Sun is up, I'm a mess.
Gotta get out now.
Gotta run from this.
Here comes the shame.
"Chandelier" by Sia
I don't know where I'm going. All I know is that I need to get away before I show up at Katara's house and the truth spills out of me before I have a chance to process it. Or worse, he's there and I beat the tar out of him.
I get on the 101 and follow the two-lane highway. My blood is hot in my veins and my heart is a thunderstorm in my chest. I'm wound tightly, and it won't take much for me to snap.
Jet's smirk flashes through my mind's eye and I tighten my grip on the steering wheel.
I'm glad Azula didn't tell me. She's right. I don't need to know every detail. But I know just enough that I can picture it. Her rumpled clothes and tangled hair framing her too-wide eyes. The mascara running down her cheeks. And the way he looked at her.
I beat one fist against the steering column and let out a string of curses. With each punch of my fist, the anger escapes me like puffs of smoke. As the anger ebbs, the guilt settles in.
I was oblivious. Completely, utterly oblivious. All because I was too concerned with my own shit. I'm just as angry at myself.
I round a corner going way too fast. The back end of my car slides across the pavement and I let off the gas. For one horrifying moment I think I'm going to crash. But then my car straightens out, and I slow down. I pull off on the shoulder and bury my face in my hands. I'm shaking all over.
My scar is stiff and unforgiving against my palm. My fingers graze the edges, where rough flesh meets soft skin. My heart is in my throat and my stomach is churning. The vodka I drank earlier is souring in my stomach and for a moment I think I might be sick. I close my eyes and take deep breaths until the feeling passes.
When I look up, something blue is illuminated in my headlights. I blink and realize that it's a cross.
I unlatch my seatbelt and step outside. Pine needles are springy under my feet, and I can smell the salt of the ocean and the musk of loam in the air.
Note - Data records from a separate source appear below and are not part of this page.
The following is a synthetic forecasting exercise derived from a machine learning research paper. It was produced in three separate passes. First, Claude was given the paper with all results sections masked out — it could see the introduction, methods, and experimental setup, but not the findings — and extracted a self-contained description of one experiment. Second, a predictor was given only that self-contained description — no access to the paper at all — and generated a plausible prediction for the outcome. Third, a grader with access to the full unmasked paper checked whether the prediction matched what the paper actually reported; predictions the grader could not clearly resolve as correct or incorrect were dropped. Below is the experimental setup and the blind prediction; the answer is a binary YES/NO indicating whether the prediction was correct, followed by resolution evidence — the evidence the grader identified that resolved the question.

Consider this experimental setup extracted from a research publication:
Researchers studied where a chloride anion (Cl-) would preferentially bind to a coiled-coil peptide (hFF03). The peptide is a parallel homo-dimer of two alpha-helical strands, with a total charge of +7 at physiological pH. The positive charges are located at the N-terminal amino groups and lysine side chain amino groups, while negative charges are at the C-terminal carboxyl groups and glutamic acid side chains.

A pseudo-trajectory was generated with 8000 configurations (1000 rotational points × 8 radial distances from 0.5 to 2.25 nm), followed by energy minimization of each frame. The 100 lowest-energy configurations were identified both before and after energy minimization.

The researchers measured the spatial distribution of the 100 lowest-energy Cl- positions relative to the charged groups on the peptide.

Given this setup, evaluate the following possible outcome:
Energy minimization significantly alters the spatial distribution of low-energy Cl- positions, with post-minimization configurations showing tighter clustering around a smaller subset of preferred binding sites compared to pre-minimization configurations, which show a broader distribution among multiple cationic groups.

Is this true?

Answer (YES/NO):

My feet carry me to the powder-blue cross and I see bouquets of flowers and ribbons and a teddy bear.
There's a photograph, sealed in a plastic case. I crouch down to get a better look. I see Katara looking back at me.
I blink. No, it's not Katara. But it's a woman who looks a lot like her, with the same nose and mouth and cheekbones. But this woman is older, and her eyes are a darker shade of blue.
I look up at the cross. There's a name carved into it, painted white. Kya Kuruk.
I rock back on the balls of my feet. I feel like the breath has been knocked out of me.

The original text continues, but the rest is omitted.